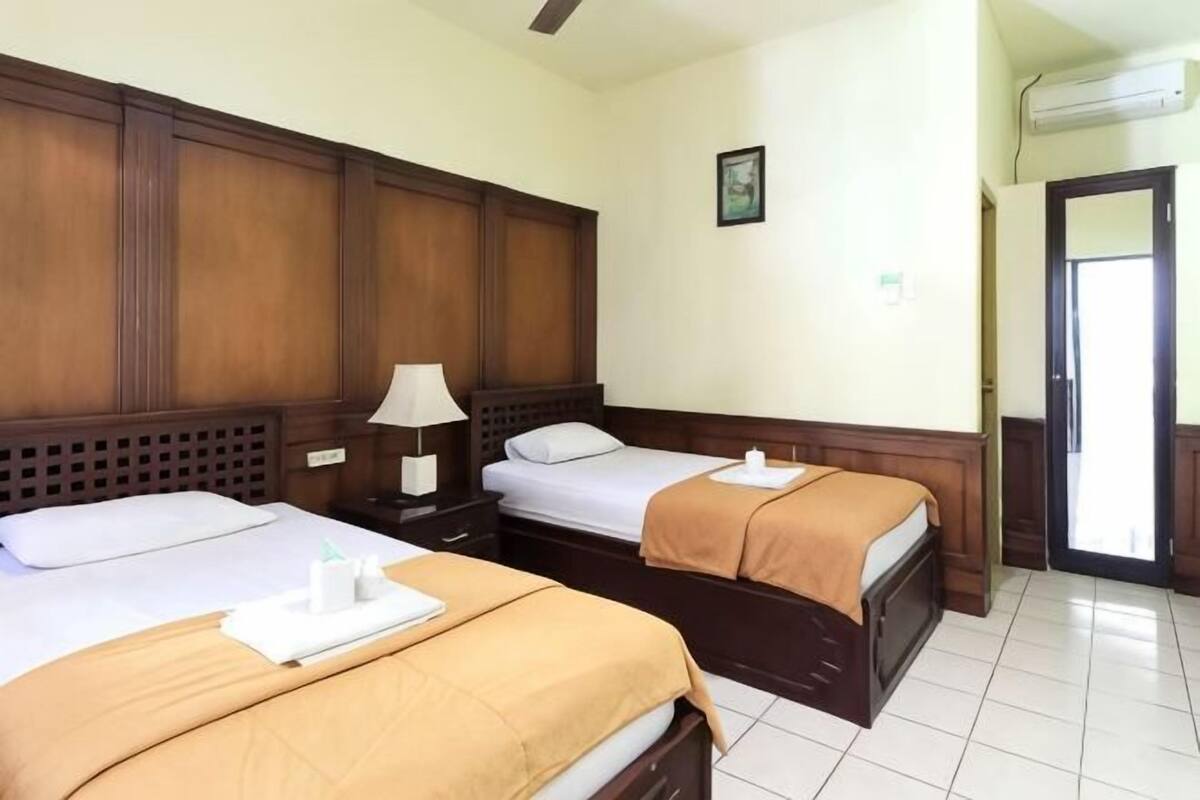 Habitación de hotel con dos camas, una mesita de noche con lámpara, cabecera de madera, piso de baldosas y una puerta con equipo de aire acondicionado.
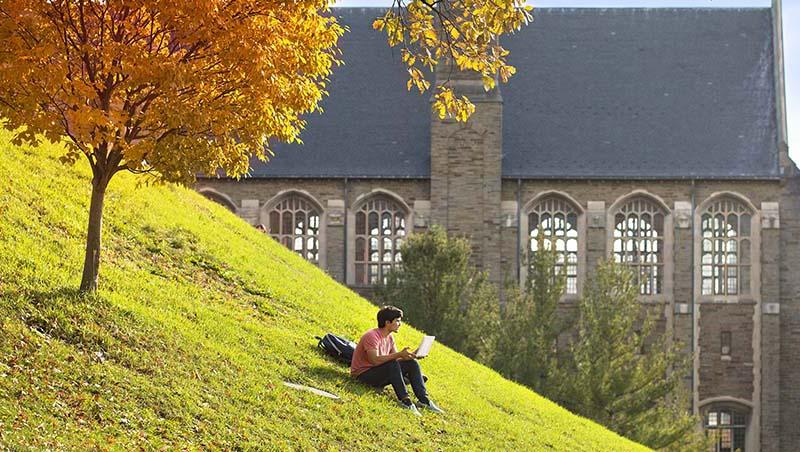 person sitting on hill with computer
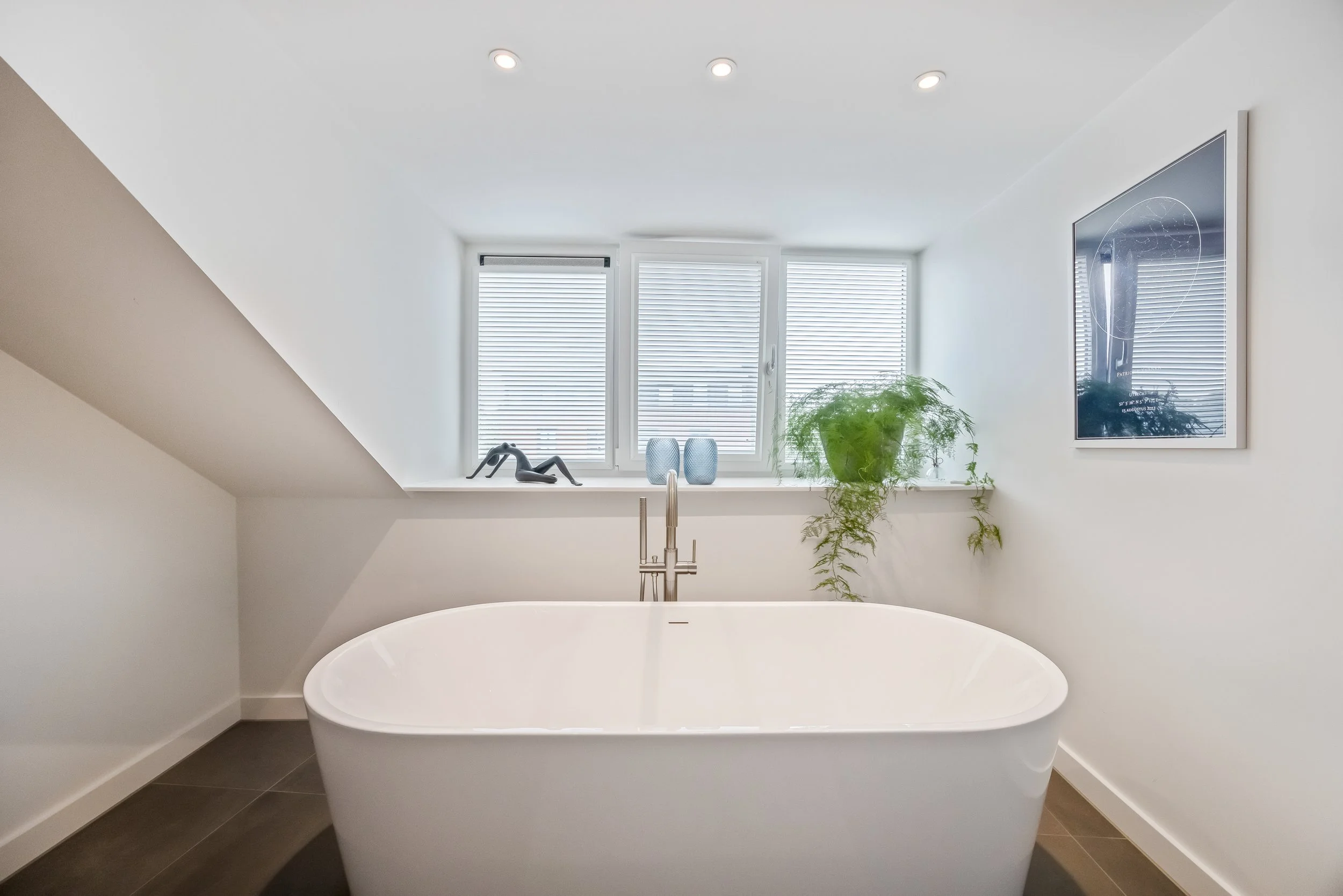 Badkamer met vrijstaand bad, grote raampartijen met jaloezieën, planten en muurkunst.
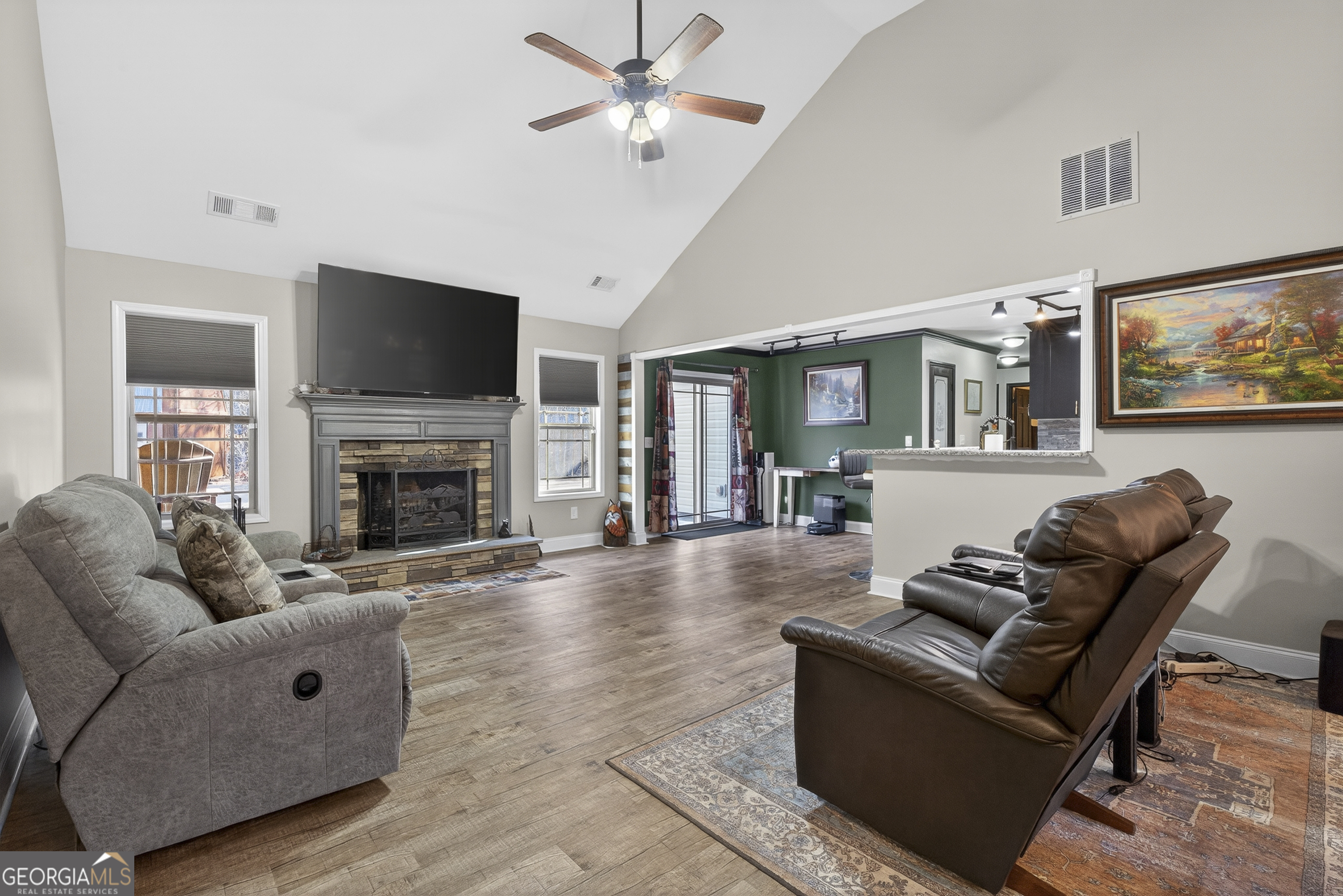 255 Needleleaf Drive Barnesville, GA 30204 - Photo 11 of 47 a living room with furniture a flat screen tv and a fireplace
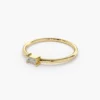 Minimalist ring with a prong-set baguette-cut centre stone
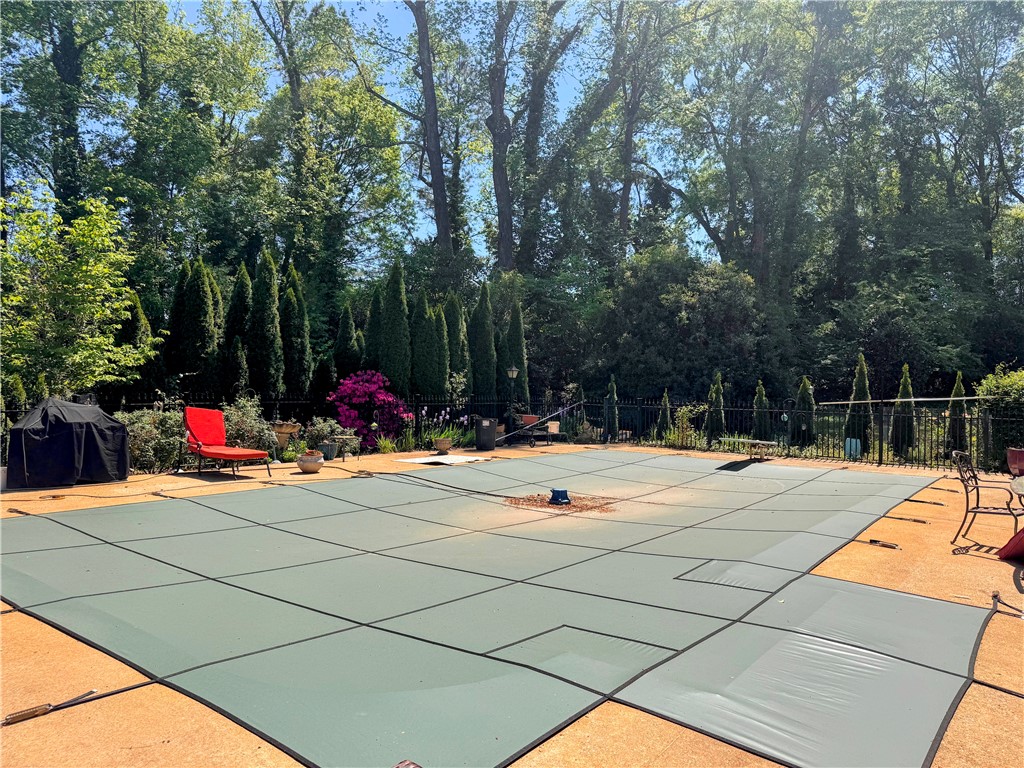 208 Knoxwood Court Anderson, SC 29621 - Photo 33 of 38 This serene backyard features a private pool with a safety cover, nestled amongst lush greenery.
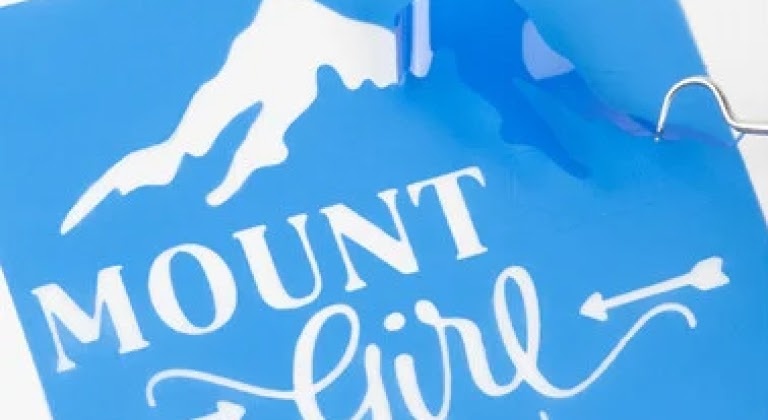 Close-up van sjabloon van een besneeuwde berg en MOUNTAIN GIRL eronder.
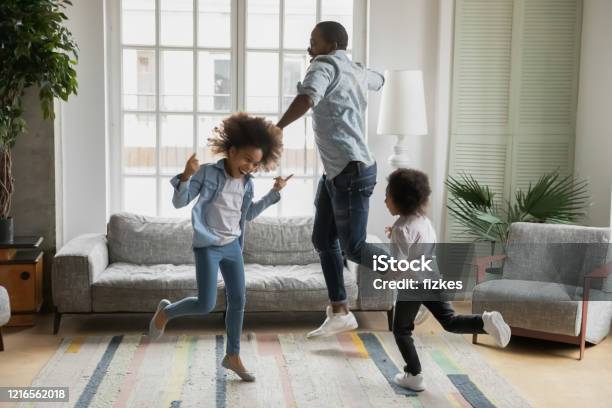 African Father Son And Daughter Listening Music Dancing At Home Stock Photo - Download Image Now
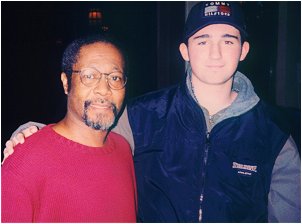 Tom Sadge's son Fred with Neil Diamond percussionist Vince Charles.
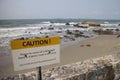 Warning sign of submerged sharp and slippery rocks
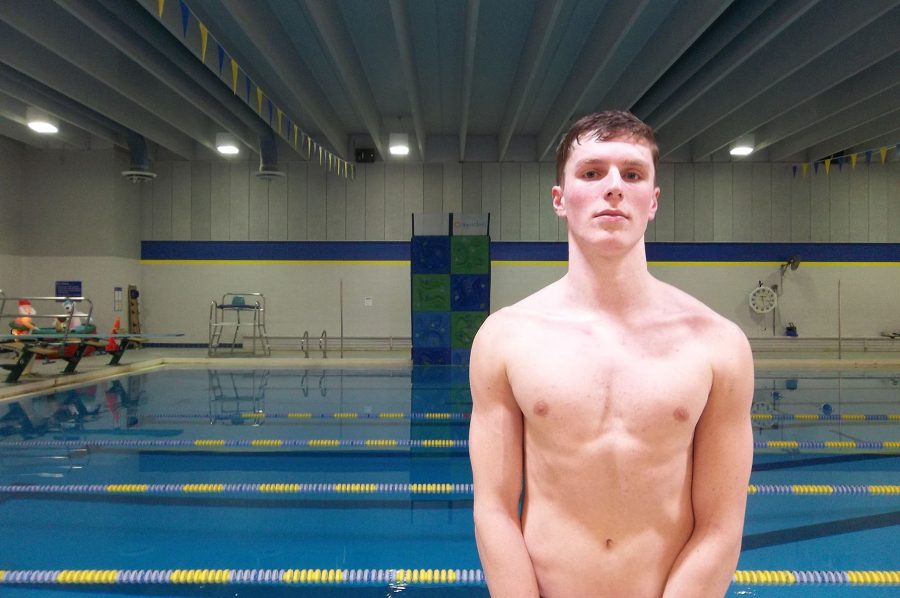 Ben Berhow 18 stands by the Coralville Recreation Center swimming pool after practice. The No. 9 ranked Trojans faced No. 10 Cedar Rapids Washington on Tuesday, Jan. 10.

(Try it): Repeat the listing above exactly, omitting the pictures it contains.

(Problem solution):
 Habitación de hotel con dos camas, una mesita de noche con lámpara, cabecera de madera, piso de baldosas y una puerta con equipo de aire acondicionado.
 person sitting on hill with computer
 Badkamer met vrijstaand bad, grote raampartijen met jaloezieën, planten en muurkunst.
 255 Needleleaf Drive Barnesville, GA 30204 - Photo 11 of 47 a living room with furniture a flat screen tv and a fireplace
 Minimalist ring with a prong-set baguette-cut centre stone
 208 Knoxwood Court Anderson, SC 29621 - Photo 33 of 38 This serene backyard features a private pool with a safety cover, nestled amongst lush greenery.
 Close-up van sjabloon van een besneeuwde berg en MOUNTAIN GIRL eronder.
 African Father Son And Daughter Listening Music Dancing At Home Stock Photo - Download Image Now
 Tom Sadge's son Fred with Neil Diamond percussionist Vince Charles.
 Warning sign of submerged sharp and slippery rocks
 Ben Berhow 18 stands by the Coralville Recreation Center swimming pool after practice. The No. 9 ranked Trojans faced No. 10 Cedar Rapids Washington on Tuesday, Jan. 10.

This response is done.